Understanding Subjective Probabilities
Any time a controversial prediction about the future comes up, there's a type of interaction that's pretty much guaranteed to happen.
Alice: "I think this thing is 20% likely to occur."
Bob: "Huh? How could you know that. You just made that number up!".
Or in slightly more technical Twitterese:
Our posteriors come from our priors, but our priors come from our posteriors.— Noah Smith 🐇🇺🇸🇺🇦 (@Noahpinion) June 10, 2021
That is, any time someone attempts to provide a specific numerical probability on a future event, they'll inundated with claims that that number is meaningless, and they just made it up. Is this true? Does it make sense to assign probabilities to things in the real world? If so, how do we calculate them?
Interpretations of probability
The traditional interpretation of probability is known as physical probability, with two main variants: frequentist probability and propensity probability.

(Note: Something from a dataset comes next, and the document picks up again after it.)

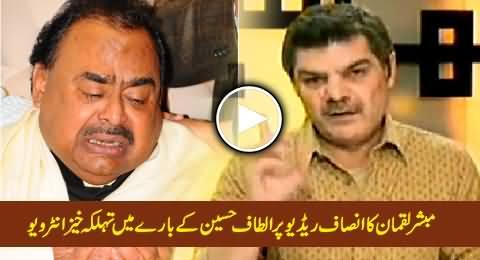 Mubashir Luqman's Shocking Interview About Altaf Hussain on Insaf Radio - 2nd March 2015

Under frequentism, the chance of an event happening is equal to the fraction of times it's occurred among all similar events in the past. Under the propensity interpretation, items have some intrinsic "quality" of being some % likely to do one thing vs. another. For example, a coin has a fundamental probabilistic essence of being 50% likely to come up heads when flipped.

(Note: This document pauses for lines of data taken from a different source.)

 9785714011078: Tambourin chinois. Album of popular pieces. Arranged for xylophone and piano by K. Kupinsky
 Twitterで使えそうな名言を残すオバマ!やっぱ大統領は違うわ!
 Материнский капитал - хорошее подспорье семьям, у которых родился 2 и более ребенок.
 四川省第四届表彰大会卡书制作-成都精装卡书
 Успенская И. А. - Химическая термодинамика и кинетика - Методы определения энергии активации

These are useful mathematical abstractions, but they break down when applied to the real world. There's no fundamental "50% ness" to a real coin. Flip it the same way every time, and it will land the same way every time. Flip it without perfect regularity but with some measure of consistency, and you can get it to land heads more than 50% and less than 100% of the time. In fact, even coins flipped by people who are trying to make them 50/50 are actually biased towards the face that was up when they were flipped. This intrinsic quality posited by the propensity interpretation doesn't exist in the real world; it's not encoded in any way by the atoms that make up a real coin, and our laws of physics don't have any room for such a thing.
Frequentist interpretations run into their own problems. What group of real-life events counts as "similar enough"? How do we factor in additional information about the event? Say Alice is considering starting a company, and wants to know the chance that it succeeds. She could look at the history of past companies and try to calculate the fraction that succeeded, but what if there's something different about hers? Maybe she's come up with a new business plan that's never been tried before, or maybe society has changed over the years such that something that would have worked 20 years ago won't work anymore.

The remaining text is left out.